╭─ Material for the task

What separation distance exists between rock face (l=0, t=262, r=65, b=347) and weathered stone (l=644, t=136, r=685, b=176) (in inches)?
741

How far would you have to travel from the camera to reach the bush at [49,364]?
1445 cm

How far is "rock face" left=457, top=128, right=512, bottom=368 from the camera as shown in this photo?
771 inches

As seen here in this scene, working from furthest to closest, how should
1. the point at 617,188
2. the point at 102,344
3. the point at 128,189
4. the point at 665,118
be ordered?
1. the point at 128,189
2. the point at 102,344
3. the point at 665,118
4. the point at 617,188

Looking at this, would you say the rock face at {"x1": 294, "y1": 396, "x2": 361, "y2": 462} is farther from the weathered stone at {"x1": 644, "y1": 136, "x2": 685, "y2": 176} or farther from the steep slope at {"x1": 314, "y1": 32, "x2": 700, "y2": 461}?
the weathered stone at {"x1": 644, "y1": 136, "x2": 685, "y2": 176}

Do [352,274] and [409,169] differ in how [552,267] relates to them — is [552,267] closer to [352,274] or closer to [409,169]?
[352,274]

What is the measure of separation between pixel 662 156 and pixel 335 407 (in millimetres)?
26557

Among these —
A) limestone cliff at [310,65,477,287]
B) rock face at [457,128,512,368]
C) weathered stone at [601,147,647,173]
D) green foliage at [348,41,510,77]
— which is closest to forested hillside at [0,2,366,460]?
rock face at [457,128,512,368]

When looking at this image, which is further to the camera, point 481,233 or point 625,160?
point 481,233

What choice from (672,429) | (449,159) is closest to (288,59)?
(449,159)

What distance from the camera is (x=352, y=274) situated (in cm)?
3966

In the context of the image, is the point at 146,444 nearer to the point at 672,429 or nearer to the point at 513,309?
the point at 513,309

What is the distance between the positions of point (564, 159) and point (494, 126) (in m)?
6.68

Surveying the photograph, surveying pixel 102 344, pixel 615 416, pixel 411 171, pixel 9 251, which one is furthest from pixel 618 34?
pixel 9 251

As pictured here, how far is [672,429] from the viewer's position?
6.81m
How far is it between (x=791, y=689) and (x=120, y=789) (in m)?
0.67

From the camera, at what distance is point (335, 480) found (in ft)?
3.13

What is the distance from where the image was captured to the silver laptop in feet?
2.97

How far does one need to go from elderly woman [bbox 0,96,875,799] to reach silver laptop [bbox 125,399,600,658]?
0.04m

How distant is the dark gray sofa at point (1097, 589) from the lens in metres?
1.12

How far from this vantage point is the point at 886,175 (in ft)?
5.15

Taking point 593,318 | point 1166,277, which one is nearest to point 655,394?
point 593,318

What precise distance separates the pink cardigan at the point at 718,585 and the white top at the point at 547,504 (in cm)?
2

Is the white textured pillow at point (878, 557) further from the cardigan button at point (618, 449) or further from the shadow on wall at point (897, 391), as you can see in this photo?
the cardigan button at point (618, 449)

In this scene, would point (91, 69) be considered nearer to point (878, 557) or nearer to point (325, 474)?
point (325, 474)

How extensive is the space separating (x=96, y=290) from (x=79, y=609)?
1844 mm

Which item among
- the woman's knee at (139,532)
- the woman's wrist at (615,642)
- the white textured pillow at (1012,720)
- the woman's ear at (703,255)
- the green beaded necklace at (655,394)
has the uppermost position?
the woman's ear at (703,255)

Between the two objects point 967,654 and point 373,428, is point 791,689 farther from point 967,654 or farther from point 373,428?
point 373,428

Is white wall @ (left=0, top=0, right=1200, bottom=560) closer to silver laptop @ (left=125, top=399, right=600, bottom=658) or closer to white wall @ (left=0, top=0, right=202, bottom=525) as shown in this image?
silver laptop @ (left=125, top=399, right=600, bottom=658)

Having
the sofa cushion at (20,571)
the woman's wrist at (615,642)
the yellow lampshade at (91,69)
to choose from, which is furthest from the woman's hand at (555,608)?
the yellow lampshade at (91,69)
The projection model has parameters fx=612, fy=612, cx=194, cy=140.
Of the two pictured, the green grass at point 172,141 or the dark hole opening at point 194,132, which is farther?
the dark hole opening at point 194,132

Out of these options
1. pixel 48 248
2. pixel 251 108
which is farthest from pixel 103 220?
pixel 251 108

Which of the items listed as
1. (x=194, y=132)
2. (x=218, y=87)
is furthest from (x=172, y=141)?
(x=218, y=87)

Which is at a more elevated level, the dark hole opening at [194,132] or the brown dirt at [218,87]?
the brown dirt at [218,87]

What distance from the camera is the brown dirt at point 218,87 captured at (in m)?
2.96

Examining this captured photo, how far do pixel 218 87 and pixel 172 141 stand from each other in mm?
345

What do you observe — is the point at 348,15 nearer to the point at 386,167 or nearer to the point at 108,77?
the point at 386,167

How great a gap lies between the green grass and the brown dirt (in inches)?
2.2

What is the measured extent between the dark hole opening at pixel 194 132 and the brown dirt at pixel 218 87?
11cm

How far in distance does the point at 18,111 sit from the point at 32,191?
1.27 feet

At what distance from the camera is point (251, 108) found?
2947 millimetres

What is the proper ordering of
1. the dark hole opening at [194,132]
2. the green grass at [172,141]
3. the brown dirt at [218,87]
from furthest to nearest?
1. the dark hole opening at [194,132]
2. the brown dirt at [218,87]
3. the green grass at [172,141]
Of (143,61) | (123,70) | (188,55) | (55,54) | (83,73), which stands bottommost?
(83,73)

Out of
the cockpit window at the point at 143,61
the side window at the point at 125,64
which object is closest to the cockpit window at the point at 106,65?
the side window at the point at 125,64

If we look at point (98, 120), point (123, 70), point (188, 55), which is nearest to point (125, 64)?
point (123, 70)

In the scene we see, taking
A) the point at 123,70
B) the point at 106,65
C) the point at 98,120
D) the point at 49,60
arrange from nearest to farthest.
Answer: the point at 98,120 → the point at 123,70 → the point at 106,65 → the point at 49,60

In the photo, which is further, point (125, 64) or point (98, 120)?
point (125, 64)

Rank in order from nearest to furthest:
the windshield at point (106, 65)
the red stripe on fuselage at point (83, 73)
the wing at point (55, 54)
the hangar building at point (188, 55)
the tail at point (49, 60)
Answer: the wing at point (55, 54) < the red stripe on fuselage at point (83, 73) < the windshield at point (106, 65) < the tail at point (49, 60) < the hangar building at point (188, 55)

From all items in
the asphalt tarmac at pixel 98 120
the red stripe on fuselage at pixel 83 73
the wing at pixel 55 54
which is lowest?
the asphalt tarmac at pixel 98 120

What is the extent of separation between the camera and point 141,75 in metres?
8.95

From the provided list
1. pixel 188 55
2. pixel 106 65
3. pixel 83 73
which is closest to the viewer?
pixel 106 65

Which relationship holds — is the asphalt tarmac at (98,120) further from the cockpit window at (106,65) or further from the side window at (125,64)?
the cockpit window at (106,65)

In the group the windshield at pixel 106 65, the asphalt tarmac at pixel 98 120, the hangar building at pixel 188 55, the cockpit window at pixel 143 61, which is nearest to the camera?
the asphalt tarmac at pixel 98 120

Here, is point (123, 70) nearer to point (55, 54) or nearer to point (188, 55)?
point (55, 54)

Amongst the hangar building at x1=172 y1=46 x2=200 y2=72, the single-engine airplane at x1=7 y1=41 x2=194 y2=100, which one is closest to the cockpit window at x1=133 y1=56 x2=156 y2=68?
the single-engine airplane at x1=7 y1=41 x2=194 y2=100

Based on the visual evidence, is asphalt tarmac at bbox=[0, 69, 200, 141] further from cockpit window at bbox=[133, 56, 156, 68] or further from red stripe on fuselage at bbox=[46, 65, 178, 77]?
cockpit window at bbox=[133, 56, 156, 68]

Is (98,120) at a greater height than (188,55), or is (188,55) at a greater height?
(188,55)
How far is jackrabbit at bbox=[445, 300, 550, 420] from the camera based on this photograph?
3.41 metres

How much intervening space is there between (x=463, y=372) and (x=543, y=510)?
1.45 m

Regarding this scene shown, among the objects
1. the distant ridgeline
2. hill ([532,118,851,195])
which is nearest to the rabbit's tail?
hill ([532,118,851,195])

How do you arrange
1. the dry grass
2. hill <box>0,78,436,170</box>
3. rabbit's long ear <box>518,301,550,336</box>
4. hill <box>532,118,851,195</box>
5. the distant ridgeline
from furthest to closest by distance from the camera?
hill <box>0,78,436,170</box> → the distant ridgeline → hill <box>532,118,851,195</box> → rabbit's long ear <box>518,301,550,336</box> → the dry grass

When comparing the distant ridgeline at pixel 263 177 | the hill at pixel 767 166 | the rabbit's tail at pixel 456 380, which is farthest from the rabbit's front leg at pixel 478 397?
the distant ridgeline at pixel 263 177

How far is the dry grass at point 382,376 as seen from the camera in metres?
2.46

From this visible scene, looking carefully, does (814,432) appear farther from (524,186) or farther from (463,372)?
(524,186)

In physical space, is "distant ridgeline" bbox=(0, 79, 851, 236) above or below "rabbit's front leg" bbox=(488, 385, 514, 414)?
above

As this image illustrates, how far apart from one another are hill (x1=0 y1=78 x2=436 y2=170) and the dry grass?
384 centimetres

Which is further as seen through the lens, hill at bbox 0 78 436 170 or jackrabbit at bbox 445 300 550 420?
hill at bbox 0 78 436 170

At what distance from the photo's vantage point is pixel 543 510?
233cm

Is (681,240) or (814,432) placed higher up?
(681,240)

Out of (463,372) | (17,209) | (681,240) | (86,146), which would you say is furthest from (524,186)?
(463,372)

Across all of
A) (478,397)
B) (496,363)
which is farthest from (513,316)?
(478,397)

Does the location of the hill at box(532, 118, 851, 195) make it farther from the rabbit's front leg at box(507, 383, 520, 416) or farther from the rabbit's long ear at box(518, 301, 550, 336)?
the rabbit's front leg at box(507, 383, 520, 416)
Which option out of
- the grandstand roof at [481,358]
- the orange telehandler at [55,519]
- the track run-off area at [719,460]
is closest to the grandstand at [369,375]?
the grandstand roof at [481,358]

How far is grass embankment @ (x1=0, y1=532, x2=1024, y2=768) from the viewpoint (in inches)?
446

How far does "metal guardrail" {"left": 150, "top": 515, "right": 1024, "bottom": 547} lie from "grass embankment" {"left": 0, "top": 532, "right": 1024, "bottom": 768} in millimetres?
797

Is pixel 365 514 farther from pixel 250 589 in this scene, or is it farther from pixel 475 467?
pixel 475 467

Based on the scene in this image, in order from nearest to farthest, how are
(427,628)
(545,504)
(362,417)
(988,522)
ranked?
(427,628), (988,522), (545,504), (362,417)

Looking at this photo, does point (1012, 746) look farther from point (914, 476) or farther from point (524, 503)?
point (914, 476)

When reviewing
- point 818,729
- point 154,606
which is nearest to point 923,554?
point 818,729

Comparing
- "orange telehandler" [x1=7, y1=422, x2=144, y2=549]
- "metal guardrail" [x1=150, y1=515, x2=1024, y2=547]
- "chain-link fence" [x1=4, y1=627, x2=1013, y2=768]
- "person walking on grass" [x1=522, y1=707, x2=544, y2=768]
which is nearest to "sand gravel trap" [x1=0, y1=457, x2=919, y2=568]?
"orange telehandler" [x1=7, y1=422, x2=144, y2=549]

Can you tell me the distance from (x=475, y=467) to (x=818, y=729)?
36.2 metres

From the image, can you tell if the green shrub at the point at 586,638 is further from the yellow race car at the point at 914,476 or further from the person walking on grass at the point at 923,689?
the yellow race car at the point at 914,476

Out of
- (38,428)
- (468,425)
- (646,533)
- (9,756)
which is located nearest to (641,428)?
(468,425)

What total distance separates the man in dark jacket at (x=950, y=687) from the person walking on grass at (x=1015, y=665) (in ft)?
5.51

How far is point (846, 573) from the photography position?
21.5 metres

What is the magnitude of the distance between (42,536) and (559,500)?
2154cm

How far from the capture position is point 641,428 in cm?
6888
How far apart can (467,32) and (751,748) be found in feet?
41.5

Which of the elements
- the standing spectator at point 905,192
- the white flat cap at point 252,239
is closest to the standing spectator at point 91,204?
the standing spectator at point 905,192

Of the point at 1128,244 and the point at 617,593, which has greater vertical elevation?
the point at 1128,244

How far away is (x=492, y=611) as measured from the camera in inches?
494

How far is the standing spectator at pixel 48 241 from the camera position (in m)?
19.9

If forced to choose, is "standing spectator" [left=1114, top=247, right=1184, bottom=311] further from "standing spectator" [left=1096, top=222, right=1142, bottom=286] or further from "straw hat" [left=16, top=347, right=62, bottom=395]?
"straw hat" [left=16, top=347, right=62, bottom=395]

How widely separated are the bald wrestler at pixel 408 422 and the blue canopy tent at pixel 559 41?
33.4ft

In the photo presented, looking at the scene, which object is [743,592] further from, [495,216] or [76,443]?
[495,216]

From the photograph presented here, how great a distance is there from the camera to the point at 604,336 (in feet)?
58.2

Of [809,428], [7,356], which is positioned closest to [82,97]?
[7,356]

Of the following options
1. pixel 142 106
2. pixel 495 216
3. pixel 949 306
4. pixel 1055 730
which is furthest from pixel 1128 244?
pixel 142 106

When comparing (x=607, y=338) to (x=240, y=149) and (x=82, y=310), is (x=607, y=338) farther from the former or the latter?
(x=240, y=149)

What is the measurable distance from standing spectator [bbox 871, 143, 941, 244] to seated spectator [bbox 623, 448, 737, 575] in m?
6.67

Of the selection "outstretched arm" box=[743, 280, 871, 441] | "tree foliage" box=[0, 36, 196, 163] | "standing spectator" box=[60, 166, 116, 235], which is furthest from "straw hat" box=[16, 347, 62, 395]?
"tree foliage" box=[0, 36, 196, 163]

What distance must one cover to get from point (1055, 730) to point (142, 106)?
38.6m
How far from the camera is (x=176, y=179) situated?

╰─

Task brief: Would you quote, exactly and only, the lines from the one containing "From the photograph presented" to the end of the entries?

The response:
From the photograph presented here, how great a distance is there from the camera to the point at 604,336 (in feet)?
58.2

Of [809,428], [7,356], which is positioned closest to [82,97]?
[7,356]

Of the following options
1. pixel 142 106
2. pixel 495 216
3. pixel 949 306
4. pixel 1055 730
which is furthest from pixel 1128 244?
pixel 142 106

When comparing (x=607, y=338) to (x=240, y=149) and (x=82, y=310), is (x=607, y=338) farther from the former or the latter?
(x=240, y=149)

What is the measurable distance from standing spectator [bbox 871, 143, 941, 244] to seated spectator [bbox 623, 448, 737, 575] in m?
6.67

Of the selection "outstretched arm" box=[743, 280, 871, 441] | "tree foliage" box=[0, 36, 196, 163] | "standing spectator" box=[60, 166, 116, 235], which is furthest from "straw hat" box=[16, 347, 62, 395]?
"tree foliage" box=[0, 36, 196, 163]

What distance must one cover to get from point (1055, 730) to point (142, 106)?
38.6m
How far from the camera is (x=176, y=179) situated?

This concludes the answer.